### Выбранный фрагмент ###
Идея соборности: ее православно–славянофильские истоки и ее перспективы в современном постсекулярном мире - [2]
Богословская (экклезиологическая) трактовка соборности занимает особое место во всей разветвленной проблематике соборности. Помимо богословской дефиниции, данной Хомяковым, соборность не имеет никаких других независимых дефиниций, и в любой из других своих сфер, она возникает не как новое самостоятельное понятие, но только как трансляция или проекция исходного богословского понятия. Поэтому, даже намереваясь рассматривать соборность в социальной сфере, мы должны сперва сжато сформулировать основоположения ее богословской трактовки[3].
Учение о соборности рождается и получает прочные основания в богословских сочинениях Хомякова. Однако славянофилы не были академическими философами и теологами, и это учение представлено весьма не систематично. Достаточно сказать, что у Хомякова вовсе нет самого термина «соборность», а прилагательное от него, «соборный» появляется впервые только в заметке, написанной им незадолго до кончины. Но эта малая полемическая заметка[4] разом задает единую перспективу, в которой весь комплекс идей и рассуждений в его богословских трудах складывается в цельное учение, которое нельзя и назвать иначе как учение о соборности. В самом деле, лейтмотив этих трудов — описание особого способа бытия, присущего Церкви; заметка же указывает, что суть данного способа передает Третий атрибут Церкви в Символе Веры. По–русски этот атрибут выражен термином «соборная Церковь», и таким образом, способ бытия Церкви есть соборность. Поскольку же Первый атрибут Церкви, согласно Символу, есть единство, то этот способ есть также некий особый род единства, связующий всех членов Церкви, соборное единство.
### Исходные данные ###
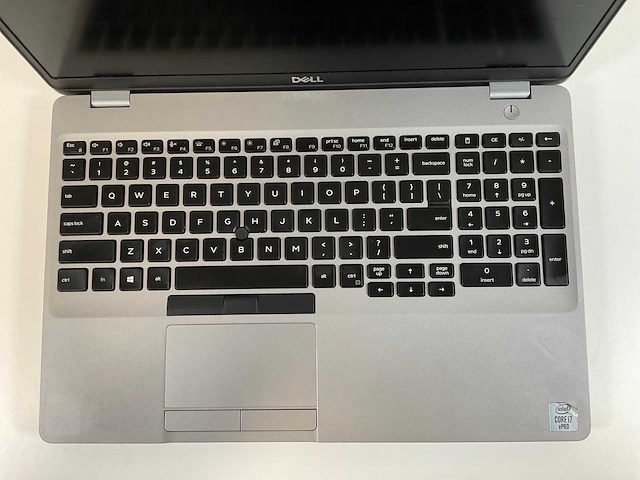 Dell precision 3551 15.5”, core(tm) i7 10th gen, 32 gb ram, 512 gb nvme, nvidia quadro p620 4gb laptop - afbeelding 4 van  7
###
» Задание A
Выведите без изменений часть выбранного фрагмента от слов «Идея соборности: ее» до слов «ее богословской трактовки[3].» включительно.
» Задание B
Где у Хомякова впервые появляется прилагательное «соборный», согласно выбранному фрагменту?

» Ответ A
Идея соборности: ее православно–славянофильские истоки и ее перспективы в современном постсекулярном мире - [2]
Богословская (экклезиологическая) трактовка соборности занимает особое место во всей разветвленной проблематике соборности. Помимо богословской дефиниции, данной Хомяковым, соборность не имеет никаких других независимых дефиниций, и в любой из других своих сфер, она возникает не как новое самостоятельное понятие, но только как трансляция или проекция исходного богословского понятия. Поэтому, даже намереваясь рассматривать соборность в социальной сфере, мы должны сперва сжато сформулировать основоположения ее богословской трактовки[3].

» Ответ B
В малой полемической заметке, написанной им незадолго до кончины.